• ФРАГМЕНТ ТЕКСТА:
■ ■ ■
RuEn

Наши в Дублине

«Улисс» Евгения Каменьковича — явление исключительное. Когда в конце спектакля на поклон выходят девять артистов, ты испытываешь еще одно, дополнительное потрясение. Мысль о том, что спектакль — фейерверк актерского мастерства и режиссерского остроумия, не покидает на протяжении всего действия. Но вот осознать, насколько концептуально точен способ, избранный командой «Мастерской П. Фоменко» для того, чтобы создать образ джойсовского «большого в малом», с особой остротой можно только в конце, соотнося в своем сознании шестичасовое полистилистическое полотно со столь камерной исполнительской командой.

Конечно же, взгляд режиссера и инсценировщика крайне избирателен. Плотность исходного текста такова, что изложить его последовательно, от первой главы до последней, можно ценой не только основательных купюр, но и значительного облегчения конструкции. Адекватность художественному замыслу Джойса может быть достигнута разными путями, в зависимости от того, какая система координат избирается режиссером даже не для построения собственной структуры, но еще на стадии чтения, «сканирования» литературного материала. В итоге акцент может смещаться на временнyю кантилену, на привязанность романа к астрономическим суткам и на параллельное развитие действия: так, «Улисса» в «Школе драматического искусства» читали ровно двадцать четыре часа и по всем помещениям здания на Сретенке. А может — на специфическую языковую среду: в спектакле Юрия Васильева «Заблумшая душа» Дмитрий Готсдинер в одиночку озвучивал фактуру джойсовского текста под аккомпанемент «живой» перкуссии. Е. Каменькович манифестационно цитирует в программке С. Хоружего, философа и автора русского перевода романа: «…это все же роман, и в нем говорится о чувствах и отношениях людей, в нем есть действия, события — пусть не мировые, но важные для героев». Да, перед нами вовсе не краеугольный камень европейского модернизма, а увлекательный роман, который наконец-то можно «дочитать» до конца, не сломавшись по дороге.
Многочасовой спектакль — не длинный. Безусловно, он протяженнее всех остальных полотен «Мастерской». Но время в театре — категория субъективная. Зритель на этом спектакле не устает, не томится, ему не предлагают прочувствовать собственные времязатраты. Как раз наоборот: живой, подвижный ритм спектакля организован так, что ты перманентно оказываешься обманут летучестью повествования. Время спектакля теряет физическую измеряемость, будучи замещено временем внутри повествования: оно фиксируется на огромном циферблате, стационарно расположенном на левом портале. От сцены к сцене движение времени ускоряется, актеры передвигают стрелки часов на все более захватывающие интервалы.
■ ■ ■
(Фрагмент набора данных)

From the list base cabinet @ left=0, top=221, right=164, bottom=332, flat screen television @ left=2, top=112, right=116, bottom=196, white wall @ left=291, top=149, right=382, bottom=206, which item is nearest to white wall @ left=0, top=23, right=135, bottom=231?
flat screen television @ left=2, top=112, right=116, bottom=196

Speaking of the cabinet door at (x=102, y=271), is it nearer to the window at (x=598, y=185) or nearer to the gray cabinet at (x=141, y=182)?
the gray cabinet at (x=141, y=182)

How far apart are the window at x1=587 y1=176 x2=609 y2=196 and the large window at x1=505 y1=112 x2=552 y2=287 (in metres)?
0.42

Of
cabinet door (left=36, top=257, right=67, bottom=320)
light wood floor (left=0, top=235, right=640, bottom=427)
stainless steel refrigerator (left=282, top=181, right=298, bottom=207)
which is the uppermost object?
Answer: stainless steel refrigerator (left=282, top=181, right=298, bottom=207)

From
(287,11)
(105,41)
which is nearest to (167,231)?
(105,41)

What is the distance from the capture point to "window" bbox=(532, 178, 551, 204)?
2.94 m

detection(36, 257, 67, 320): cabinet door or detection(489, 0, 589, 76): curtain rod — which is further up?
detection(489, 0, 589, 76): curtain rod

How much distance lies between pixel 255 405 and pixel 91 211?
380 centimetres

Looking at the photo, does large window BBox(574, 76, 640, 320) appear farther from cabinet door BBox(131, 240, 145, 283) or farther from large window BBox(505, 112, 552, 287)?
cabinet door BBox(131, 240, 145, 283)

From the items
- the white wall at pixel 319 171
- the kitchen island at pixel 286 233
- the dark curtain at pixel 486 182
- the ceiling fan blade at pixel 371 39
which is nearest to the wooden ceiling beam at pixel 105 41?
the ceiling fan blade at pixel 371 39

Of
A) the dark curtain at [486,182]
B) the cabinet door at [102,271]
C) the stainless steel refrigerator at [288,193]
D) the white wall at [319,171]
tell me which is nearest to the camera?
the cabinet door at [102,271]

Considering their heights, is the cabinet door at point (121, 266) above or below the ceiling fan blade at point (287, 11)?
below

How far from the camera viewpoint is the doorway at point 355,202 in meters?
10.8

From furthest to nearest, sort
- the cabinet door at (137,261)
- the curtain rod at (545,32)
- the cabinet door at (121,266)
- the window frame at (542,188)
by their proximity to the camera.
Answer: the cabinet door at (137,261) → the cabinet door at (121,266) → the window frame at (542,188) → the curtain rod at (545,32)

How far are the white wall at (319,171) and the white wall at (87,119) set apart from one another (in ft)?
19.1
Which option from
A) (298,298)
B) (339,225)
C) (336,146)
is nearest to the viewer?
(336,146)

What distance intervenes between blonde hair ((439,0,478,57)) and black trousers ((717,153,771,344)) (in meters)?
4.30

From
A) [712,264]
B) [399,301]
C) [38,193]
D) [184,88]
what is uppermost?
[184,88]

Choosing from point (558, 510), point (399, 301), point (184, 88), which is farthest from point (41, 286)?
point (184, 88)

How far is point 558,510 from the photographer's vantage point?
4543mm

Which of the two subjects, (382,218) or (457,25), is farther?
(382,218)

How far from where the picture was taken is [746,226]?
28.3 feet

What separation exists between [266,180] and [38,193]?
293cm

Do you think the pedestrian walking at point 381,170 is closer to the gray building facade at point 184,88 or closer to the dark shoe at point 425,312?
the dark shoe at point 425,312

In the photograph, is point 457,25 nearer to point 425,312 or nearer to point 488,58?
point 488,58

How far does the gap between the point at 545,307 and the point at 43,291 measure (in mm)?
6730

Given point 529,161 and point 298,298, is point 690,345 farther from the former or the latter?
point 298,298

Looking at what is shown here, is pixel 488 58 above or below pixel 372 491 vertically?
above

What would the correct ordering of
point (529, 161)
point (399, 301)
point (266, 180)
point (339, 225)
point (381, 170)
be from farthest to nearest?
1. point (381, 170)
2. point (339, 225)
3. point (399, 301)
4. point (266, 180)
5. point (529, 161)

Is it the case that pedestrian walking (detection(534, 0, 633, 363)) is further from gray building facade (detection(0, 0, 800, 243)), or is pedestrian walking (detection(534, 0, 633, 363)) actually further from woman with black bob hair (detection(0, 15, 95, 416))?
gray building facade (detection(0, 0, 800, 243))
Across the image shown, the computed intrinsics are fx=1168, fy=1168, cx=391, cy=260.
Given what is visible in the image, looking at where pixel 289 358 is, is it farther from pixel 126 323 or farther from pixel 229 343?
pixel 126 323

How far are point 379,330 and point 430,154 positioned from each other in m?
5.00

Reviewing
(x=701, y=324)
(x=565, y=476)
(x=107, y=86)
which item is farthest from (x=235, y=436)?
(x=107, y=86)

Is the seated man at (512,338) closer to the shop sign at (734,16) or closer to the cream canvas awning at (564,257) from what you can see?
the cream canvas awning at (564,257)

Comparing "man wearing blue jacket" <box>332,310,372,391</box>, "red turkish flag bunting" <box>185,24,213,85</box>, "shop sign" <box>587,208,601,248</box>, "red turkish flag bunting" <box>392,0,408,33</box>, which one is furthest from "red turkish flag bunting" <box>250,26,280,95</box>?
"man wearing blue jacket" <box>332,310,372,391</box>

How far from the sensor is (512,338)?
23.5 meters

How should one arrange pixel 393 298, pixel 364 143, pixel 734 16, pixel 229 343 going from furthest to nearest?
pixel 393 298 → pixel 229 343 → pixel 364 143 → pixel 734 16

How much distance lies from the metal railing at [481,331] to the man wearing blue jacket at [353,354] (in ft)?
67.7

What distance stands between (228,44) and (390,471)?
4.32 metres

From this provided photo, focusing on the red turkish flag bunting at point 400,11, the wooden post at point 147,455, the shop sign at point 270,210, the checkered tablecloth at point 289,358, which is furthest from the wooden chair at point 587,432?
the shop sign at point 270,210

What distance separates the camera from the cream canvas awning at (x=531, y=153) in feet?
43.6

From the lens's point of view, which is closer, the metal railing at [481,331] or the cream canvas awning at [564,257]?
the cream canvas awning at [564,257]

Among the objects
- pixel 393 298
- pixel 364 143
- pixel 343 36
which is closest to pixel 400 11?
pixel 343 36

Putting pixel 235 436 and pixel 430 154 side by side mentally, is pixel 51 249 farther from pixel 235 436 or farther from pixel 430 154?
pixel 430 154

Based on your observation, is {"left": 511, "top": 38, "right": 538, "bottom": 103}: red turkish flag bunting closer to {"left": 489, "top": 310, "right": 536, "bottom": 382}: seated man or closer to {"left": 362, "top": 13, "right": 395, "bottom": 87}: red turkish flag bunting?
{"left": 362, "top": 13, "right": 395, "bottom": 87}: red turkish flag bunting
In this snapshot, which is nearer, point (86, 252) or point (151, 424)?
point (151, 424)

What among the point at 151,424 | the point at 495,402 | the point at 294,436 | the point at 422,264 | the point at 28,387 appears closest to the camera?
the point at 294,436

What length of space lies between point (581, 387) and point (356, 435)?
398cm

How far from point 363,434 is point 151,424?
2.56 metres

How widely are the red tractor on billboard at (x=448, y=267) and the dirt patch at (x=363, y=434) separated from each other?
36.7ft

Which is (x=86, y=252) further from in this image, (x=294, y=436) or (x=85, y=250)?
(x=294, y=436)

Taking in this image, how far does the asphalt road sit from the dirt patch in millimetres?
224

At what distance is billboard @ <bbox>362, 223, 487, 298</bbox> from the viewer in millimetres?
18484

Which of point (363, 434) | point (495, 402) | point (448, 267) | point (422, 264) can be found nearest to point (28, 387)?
■ ■ ■
• ЗАДАЧИ И ЗАДАНИЯ:
**a)** Продублируйте из рецензии на «Улисса» отрывок от «Многочасовой спектакль — не длинный.» до «более захватывающие интервалы.».
**b)** Перескажите короче абзац рецензии на «Улисса», который начинается словами «Многочасовой спектакль — не длинный», и сохраните его основные факты.

• РЕШЕННЫЕ ЗАДАНИЯ:
**a)**
Многочасовой спектакль — не длинный. Безусловно, он протяженнее всех остальных полотен «Мастерской». Но время в театре — категория субъективная. Зритель на этом спектакле не устает, не томится, ему не предлагают прочувствовать собственные времязатраты. Как раз наоборот: живой, подвижный ритм спектакля организован так, что ты перманентно оказываешься обманут летучестью повествования. Время спектакля теряет физическую измеряемость, будучи замещено временем внутри повествования: оно фиксируется на огромном циферблате, стационарно расположенном на левом портале. От сцены к сцене движение времени ускоряется, актеры передвигают стрелки часов на все более захватывающие интервалы.

**b)** Спектакль идет много часов, но длинным не кажется, хотя он протяженнее всех остальных работ «Мастерской». Зритель не устает. Живой, подвижный ритм и летучесть повествования отвлекают его от собственного времени. Физическое время заменяется временем внутри повествования. Оно отмечается на огромном циферблате на левом портале. От сцены к сцене время ускоряется: актеры передвигают стрелки на все бо́льшие интервалы.